* [Your instructions]:
Can you copy every entry below word for word, keeping each line as it stands?
** start of Extracted information **
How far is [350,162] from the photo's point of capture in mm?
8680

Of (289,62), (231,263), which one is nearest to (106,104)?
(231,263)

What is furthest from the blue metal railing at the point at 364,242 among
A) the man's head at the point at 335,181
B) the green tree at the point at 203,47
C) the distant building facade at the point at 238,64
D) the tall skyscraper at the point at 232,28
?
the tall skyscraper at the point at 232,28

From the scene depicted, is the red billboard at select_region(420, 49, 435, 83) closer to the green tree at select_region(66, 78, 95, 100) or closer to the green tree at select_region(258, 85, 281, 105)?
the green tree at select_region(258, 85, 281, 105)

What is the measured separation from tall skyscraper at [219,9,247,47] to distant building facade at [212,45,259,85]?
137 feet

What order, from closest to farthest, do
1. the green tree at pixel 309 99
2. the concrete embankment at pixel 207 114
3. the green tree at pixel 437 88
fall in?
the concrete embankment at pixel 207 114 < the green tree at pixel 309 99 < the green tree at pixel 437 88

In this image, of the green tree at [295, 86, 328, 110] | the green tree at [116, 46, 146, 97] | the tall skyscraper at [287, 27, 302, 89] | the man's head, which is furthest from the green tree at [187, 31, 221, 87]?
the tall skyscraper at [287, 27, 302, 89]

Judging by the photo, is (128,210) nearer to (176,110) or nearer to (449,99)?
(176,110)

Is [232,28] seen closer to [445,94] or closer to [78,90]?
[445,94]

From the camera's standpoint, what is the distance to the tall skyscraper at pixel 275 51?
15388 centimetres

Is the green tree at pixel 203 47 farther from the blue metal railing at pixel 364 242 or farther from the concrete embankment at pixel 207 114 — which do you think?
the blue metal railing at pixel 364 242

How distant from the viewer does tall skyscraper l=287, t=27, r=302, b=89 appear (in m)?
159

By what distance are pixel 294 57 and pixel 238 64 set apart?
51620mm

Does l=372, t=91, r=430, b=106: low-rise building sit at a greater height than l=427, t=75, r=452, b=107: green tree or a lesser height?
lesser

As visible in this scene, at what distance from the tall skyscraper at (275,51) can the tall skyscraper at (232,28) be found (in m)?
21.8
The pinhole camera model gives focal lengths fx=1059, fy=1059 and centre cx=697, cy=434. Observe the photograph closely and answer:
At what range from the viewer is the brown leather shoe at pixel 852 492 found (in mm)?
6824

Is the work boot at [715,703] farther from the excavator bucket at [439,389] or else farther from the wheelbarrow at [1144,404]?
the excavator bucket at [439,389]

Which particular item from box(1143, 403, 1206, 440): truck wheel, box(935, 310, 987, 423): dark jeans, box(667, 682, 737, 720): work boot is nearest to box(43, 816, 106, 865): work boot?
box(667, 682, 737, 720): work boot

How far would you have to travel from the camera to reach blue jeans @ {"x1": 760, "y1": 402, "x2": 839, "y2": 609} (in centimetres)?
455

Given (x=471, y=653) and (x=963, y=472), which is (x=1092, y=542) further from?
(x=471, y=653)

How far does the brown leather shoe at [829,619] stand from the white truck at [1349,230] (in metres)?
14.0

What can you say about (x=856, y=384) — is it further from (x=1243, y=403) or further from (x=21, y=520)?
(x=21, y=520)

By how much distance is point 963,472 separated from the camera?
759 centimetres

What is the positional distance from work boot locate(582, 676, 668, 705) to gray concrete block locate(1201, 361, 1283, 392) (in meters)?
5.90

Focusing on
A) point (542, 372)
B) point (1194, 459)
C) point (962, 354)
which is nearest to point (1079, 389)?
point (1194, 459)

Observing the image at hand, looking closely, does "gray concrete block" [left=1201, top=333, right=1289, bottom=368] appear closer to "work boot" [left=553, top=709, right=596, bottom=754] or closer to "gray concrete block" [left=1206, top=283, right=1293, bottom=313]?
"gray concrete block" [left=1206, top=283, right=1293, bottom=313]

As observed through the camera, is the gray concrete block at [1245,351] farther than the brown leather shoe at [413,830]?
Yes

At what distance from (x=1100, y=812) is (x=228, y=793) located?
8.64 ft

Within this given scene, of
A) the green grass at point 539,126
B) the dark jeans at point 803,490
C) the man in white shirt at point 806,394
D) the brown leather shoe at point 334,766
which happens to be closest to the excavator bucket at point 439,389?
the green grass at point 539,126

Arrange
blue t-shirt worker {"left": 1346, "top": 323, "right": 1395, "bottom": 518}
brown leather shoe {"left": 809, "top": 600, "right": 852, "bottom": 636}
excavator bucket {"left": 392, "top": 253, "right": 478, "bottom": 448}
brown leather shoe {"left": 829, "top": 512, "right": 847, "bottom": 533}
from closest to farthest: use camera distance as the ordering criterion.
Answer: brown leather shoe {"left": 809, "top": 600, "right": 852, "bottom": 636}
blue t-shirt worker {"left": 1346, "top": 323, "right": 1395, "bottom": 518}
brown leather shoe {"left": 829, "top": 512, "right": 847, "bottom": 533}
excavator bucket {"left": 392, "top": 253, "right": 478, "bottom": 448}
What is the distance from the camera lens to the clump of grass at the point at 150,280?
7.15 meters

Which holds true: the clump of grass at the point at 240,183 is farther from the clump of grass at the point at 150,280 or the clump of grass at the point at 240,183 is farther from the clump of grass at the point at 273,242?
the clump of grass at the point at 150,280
** end of Extracted information **
* [Solution for this exercise]:
How far is [350,162] from the photo's point of capture in mm?
8680

Of (289,62), (231,263), which one is nearest to (106,104)?
(231,263)

What is furthest from the blue metal railing at the point at 364,242 among
A) the man's head at the point at 335,181
B) the green tree at the point at 203,47
C) the distant building facade at the point at 238,64
D) the tall skyscraper at the point at 232,28
?
the tall skyscraper at the point at 232,28

From the scene depicted, is the red billboard at select_region(420, 49, 435, 83) closer to the green tree at select_region(66, 78, 95, 100) or closer to the green tree at select_region(258, 85, 281, 105)?
the green tree at select_region(258, 85, 281, 105)

What is the measured separation from tall skyscraper at [219,9,247,47] to distant building facade at [212,45,259,85]?
137 feet

What order, from closest to farthest, do
1. the green tree at pixel 309 99
2. the concrete embankment at pixel 207 114
3. the green tree at pixel 437 88
fall in?
the concrete embankment at pixel 207 114 < the green tree at pixel 309 99 < the green tree at pixel 437 88

In this image, of the green tree at [295, 86, 328, 110] | the green tree at [116, 46, 146, 97] | the tall skyscraper at [287, 27, 302, 89] | the man's head, which is furthest from the green tree at [187, 31, 221, 87]?
the tall skyscraper at [287, 27, 302, 89]

Judging by the photo, is (128,210) nearer to (176,110) or nearer to (449,99)?
(176,110)

Is [232,28] seen closer to [445,94] or closer to [78,90]?
[445,94]

From the camera's standpoint, what is the distance to the tall skyscraper at pixel 275 51?
15388 centimetres

Is the green tree at pixel 203 47 farther from the blue metal railing at pixel 364 242 or farther from the concrete embankment at pixel 207 114 — which do you think?
the blue metal railing at pixel 364 242

How distant from the viewer does tall skyscraper l=287, t=27, r=302, b=89 appear (in m)?
159

By what distance are pixel 294 57 and pixel 238 64 set apart?
51620mm

Does l=372, t=91, r=430, b=106: low-rise building sit at a greater height than l=427, t=75, r=452, b=107: green tree or a lesser height?
lesser

As visible in this scene, at what distance from the tall skyscraper at (275,51) can the tall skyscraper at (232,28) be found (in m)?
21.8
The pinhole camera model gives focal lengths fx=1059, fy=1059 and centre cx=697, cy=434. Observe the photograph closely and answer:
At what range from the viewer is the brown leather shoe at pixel 852 492 found (in mm)?
6824

Is the work boot at [715,703] farther from the excavator bucket at [439,389] or else farther from the wheelbarrow at [1144,404]?
the excavator bucket at [439,389]

Which particular item from box(1143, 403, 1206, 440): truck wheel, box(935, 310, 987, 423): dark jeans, box(667, 682, 737, 720): work boot is nearest to box(43, 816, 106, 865): work boot?
box(667, 682, 737, 720): work boot

How far would you have to travel from the camera to reach blue jeans @ {"x1": 760, "y1": 402, "x2": 839, "y2": 609} (in centimetres)?
455

Given (x=471, y=653) and (x=963, y=472), which is (x=1092, y=542) further from?
(x=471, y=653)

How far does the brown leather shoe at [829,619] stand from the white truck at [1349,230] (in metres)?
14.0

What can you say about (x=856, y=384) — is it further from (x=1243, y=403) or further from (x=21, y=520)?
(x=21, y=520)

By how much distance is point 963,472 separated from the camera?
759 centimetres

What is the positional distance from work boot locate(582, 676, 668, 705) to gray concrete block locate(1201, 361, 1283, 392) (in meters)?
5.90

Focusing on
A) point (542, 372)
B) point (1194, 459)
C) point (962, 354)
which is nearest to point (1079, 389)?
point (1194, 459)

Observing the image at hand, looking closely, does "gray concrete block" [left=1201, top=333, right=1289, bottom=368] appear closer to "work boot" [left=553, top=709, right=596, bottom=754] or closer to "gray concrete block" [left=1206, top=283, right=1293, bottom=313]?
"gray concrete block" [left=1206, top=283, right=1293, bottom=313]

As observed through the camera, is the gray concrete block at [1245,351] farther than the brown leather shoe at [413,830]?
Yes

At what distance from (x=1100, y=812) is (x=228, y=793) located?
8.64 ft

Within this given scene, of
A) the green grass at point 539,126
B) the dark jeans at point 803,490
C) the man in white shirt at point 806,394
D) the brown leather shoe at point 334,766
which happens to be closest to the excavator bucket at point 439,389?
the green grass at point 539,126

Arrange
blue t-shirt worker {"left": 1346, "top": 323, "right": 1395, "bottom": 518}
brown leather shoe {"left": 809, "top": 600, "right": 852, "bottom": 636}
excavator bucket {"left": 392, "top": 253, "right": 478, "bottom": 448}
brown leather shoe {"left": 829, "top": 512, "right": 847, "bottom": 533}
from closest to farthest: use camera distance as the ordering criterion.
Answer: brown leather shoe {"left": 809, "top": 600, "right": 852, "bottom": 636}
blue t-shirt worker {"left": 1346, "top": 323, "right": 1395, "bottom": 518}
brown leather shoe {"left": 829, "top": 512, "right": 847, "bottom": 533}
excavator bucket {"left": 392, "top": 253, "right": 478, "bottom": 448}
What is the distance from the camera lens to the clump of grass at the point at 150,280?
7.15 meters

Which holds true: the clump of grass at the point at 240,183 is farther from the clump of grass at the point at 150,280 or the clump of grass at the point at 240,183 is farther from the clump of grass at the point at 273,242?
the clump of grass at the point at 150,280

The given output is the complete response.